#### Texte présenté

Grande-Bretagne : sale temps pour les locataires01/01/20252025Journal/medias/journalarticle/images/2025/01/P7-2_manifestation_de_locataires_C_London_Renters_Union.jpg.420x236_q85_box-1%2C0%2C799%2C449_crop_detail.jpg

Dans le monde

Grande-Bretagne : sale temps pour les locataires

En Grande-Bretagne, pour anticiper l’adoption prochaine d’une loi qui pourrait écorner un peu leur toute-puissance, des propriétaires sont en train d’expulser des locataires à un rythme accéléré.

Illustration - sale temps pour les locataires

En Grande-Bretagne, il n’y a pas de trêve hivernale pour les expulsions. Depuis 1988, la loi permet, sous certaines conditions, de ne donner que deux mois aux locataires pour quitter leur logement. La « section 21 » du texte permet même à un propriétaire d’expulser sans justification, il lui suffit de déclarer qu’il veut récupérer son bien. C’est pourquoi on parle de « no-fault eviction », c’est-à-dire d’évictions sans faute quelconque du locataire. Les témoignages sont légion de travailleurs contraints de déménager dix fois en dix ans, avec toutes les difficultés matérielles et psychologiques que cela entraîne, notamment dans la scolarisation des enfants. Le temps d’attente pour se voir attribuer un logement social dépassant souvent les six mois, bien des familles finissent à la rue.

C’est sous la Première ministre conservatrice Margaret Thatcher que cette loi avait été adoptée, dans une période marquée aussi par la vente au privé de millions de logements municipaux de type HLM. Dans un pays qui est pourtant le sixième plus riche du monde, la crise du logement est devenue permanente pour les classes populaires. Là où il faudrait construire chaque année 300 000 logements neufs, on stagne à la moitié, et leur prix est rarement abordable. La rareté de l’offre pousse depuis des décennies les prix de l’immobilier et les loyers à la hausse, si bien qu’il est presque impossible pour un salarié modeste de devenir propriétaire à Londres et dans sa banlieue, et que les locations elles-mêmes deviennent inaccessibles. Dans le reste du pays aussi, les tarifs ont explosé, avec une augmentation globale de 30 % depuis 2019.

########
#### Données présentées

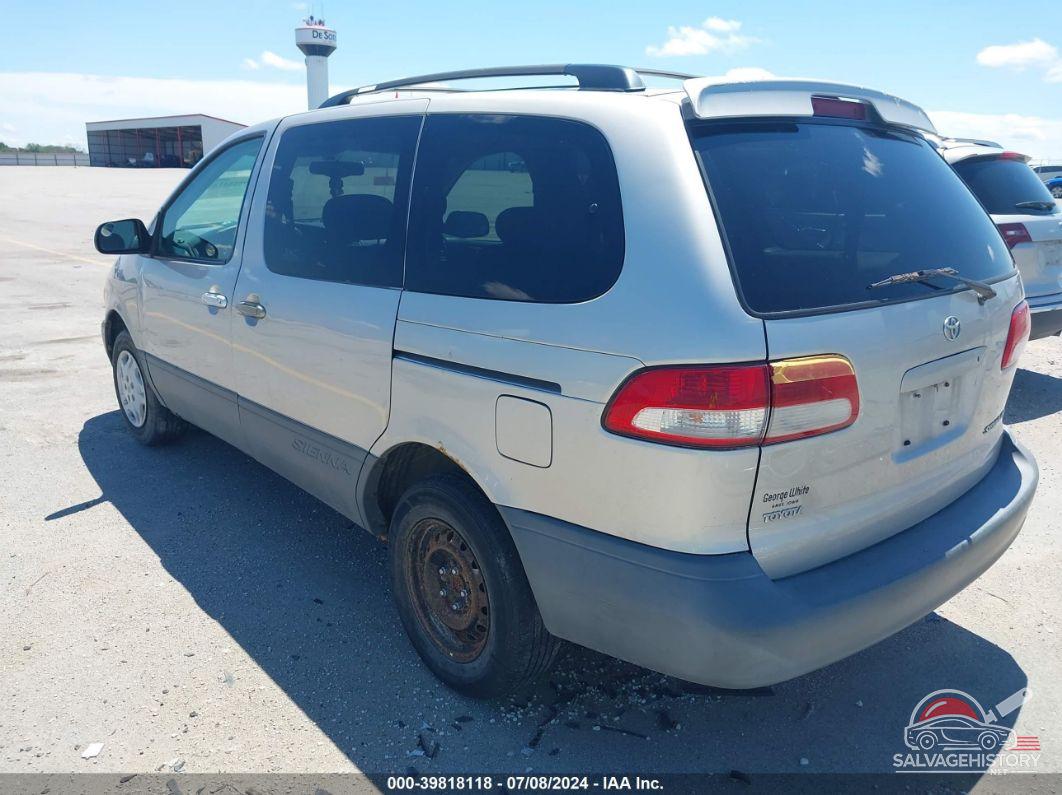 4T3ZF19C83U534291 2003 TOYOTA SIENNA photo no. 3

########
#### Données présentées

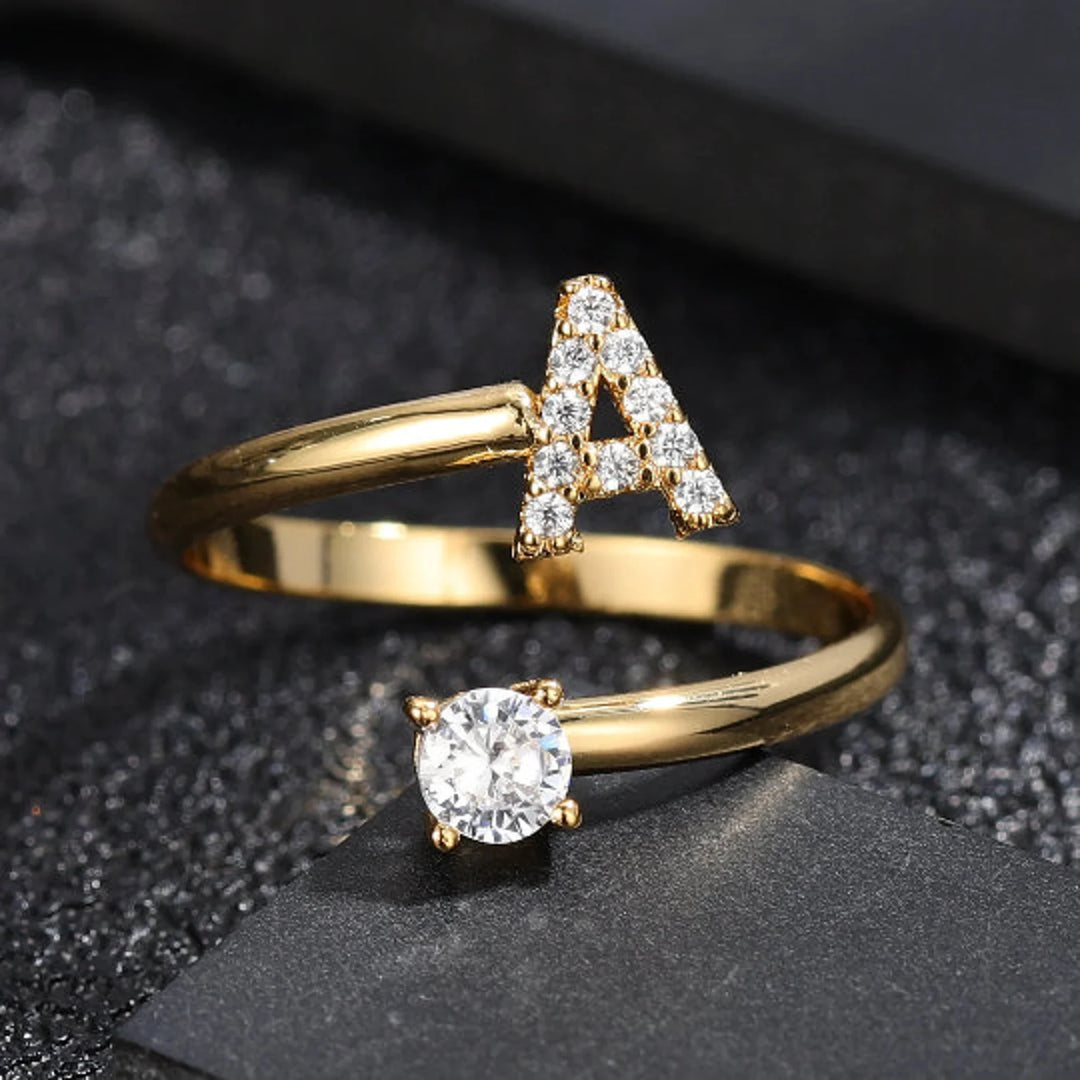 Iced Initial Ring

########

> Consigne 1
Reproduisez sans changement le passage de l'article sur les locataires en Grande-Bretagne qui va de « Dans le monde » jusqu'à « un rythme accéléré. ».
> Consigne 2
Poursuivez l'article sur les expulsions de locataires en Grande-Bretagne à la suite de sa dernière phrase.

> Réponse 1
Dans le monde

Grande-Bretagne : sale temps pour les locataires

En Grande-Bretagne, pour anticiper l’adoption prochaine d’une loi qui pourrait écorner un peu leur toute-puissance, des propriétaires sont en train d’expulser des locataires à un rythme accéléré.

> Réponse 2
Revenu au pouvoir depuis six mois, le Parti travailliste de Keir Starmer ne cesse d’évoquer les « caisses vides » laissées par son prédécesseur conservateur pour justifier son incapacité à résoudre les problèmes cruciaux de la population. Aujourd’hui, reprenant une idée évoquée sous les conservateurs mais jamais mise en œuvre, la Chambre des communes à majorité Labour s’apprête à adopter une loi mettant un terme aux évictions dites « section 21 ». C’est-à-dire que demain, les propriétaires devront peut-être donner au moins une raison avant d’expulser… La belle affaire !

En attendant, ils procèdent donc à des évictions préventives, sans que Starmer les en empêche. Surtout, même si cette loi sur les droits des locataires finit par voir le jour, les travaillistes écartent d’avance tout encadrement des loyers et toute planification de constructions. Autant dire que se loger correctement va rester un vrai problème pour des millions de travailleurs, et que le nombre de personnes sans domicile, en hausse de 19 % l’an passé, n’est pas près de baisser. Des centaines de locataires londoniens ont manifesté le 14 décembre pour dénoncer les expulsions en cours. En ce début d’hiver, plus que jamais on a envie de crier : « Expropriation des expropriateurs ! »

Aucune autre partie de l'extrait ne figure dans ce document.